■ **EXTRACT**
Lake Junaluska Peace Conference
The Lake Junaluska Peace Conference, taking place March 27-30, will feature six leadership speakers from across the globe. The speakers will talk about the role faith communities have in combating disease, violence and poverty — often the causes of poor health.
Dr. Christoph Benn, former member of the Global Fund, will be a keynote speaker at the conference. It will also feature local speakers, workshops and panels, including a presentation by practitioners of alternative spiritual approaches to health care.
Benn moved to southern Tanzania in 1988 to work as a doctor-in-charge at a rural hospital — young people were dying unexplained deaths. This was just at the beginning of the AIDS epidemic that would hit Africa.
Benn has more than 20 years of experience in global health, including stints as a clinician in the United Kingdom and as deputy director of the German Institute for Medical Mission, during which time he helped to initiate several pilot projects to implement antiretroviral treatment in Botswana, Kenya and Russia.
Those efforts by Benn led in part to the establishment of The Global Fund in 2002, an international financial institution that so far has mobilized $40 billion dollars and developed partnerships between government, civil society, the private sector and communities living with the diseases to fight AIDS, TB and malaria in more than 140 countries.
The Bill and Melinda Gates Foundation, a key supporter of the fund, has contributed or pledged $1.4 billion, and President Obama pledged up to $5 billion dollars over the next three years.

■ **DATASET**
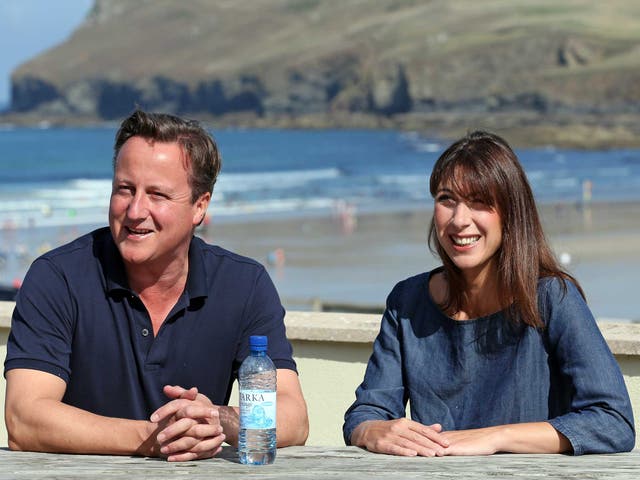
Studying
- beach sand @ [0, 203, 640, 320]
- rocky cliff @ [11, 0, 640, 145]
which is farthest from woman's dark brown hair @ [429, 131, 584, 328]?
---
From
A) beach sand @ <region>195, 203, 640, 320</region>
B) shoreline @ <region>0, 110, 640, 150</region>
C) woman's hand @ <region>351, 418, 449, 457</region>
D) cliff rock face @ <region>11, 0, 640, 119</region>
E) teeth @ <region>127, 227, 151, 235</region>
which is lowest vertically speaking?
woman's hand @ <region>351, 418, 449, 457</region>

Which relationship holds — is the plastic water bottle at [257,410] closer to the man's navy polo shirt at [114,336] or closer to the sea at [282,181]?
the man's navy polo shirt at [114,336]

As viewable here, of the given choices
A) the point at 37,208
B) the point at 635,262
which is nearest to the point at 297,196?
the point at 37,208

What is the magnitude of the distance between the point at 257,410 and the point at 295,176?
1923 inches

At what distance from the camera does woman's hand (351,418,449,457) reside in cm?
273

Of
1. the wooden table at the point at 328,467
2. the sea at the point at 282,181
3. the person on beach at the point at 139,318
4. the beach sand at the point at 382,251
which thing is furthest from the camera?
---
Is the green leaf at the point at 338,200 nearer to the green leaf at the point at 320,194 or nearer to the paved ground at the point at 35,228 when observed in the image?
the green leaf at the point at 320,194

■ **WHAT THE TASK REQUIRES**
Continue the Lake Junaluska Peace Conference article above, starting after its last sentence.

■ **RESULT**
In addition to Benn, other conference speakers include:
• Dr. Gary Gunderson, vice president of Faith and Health Ministries at Wake Forest Baptist Medical Center, Winston-Salem.
• Dr. James Cochrane, professor in the Department of Religious Studies and senior research associate in the School of Public Health and Family Medicine at the University of Cape Town, South Africa.
• Dr. Henry Perry, founder of Andean Rural Health Care and senior associate at the Johns Hopkins Bloomberg School of Public Health.
• Bishop Hope Morgan Ward, presiding bishop of the Raleigh area of the United Methodist Church.
Organizers of the conference view the event as an ongoing response to God’s call to peacemaking and reconciliation. Affirming the community of Abrahamic faiths, the conference seeks to work in partnership with Christians, Jews, Muslims and members of other religious traditions to advance the work of reconciliation and peace.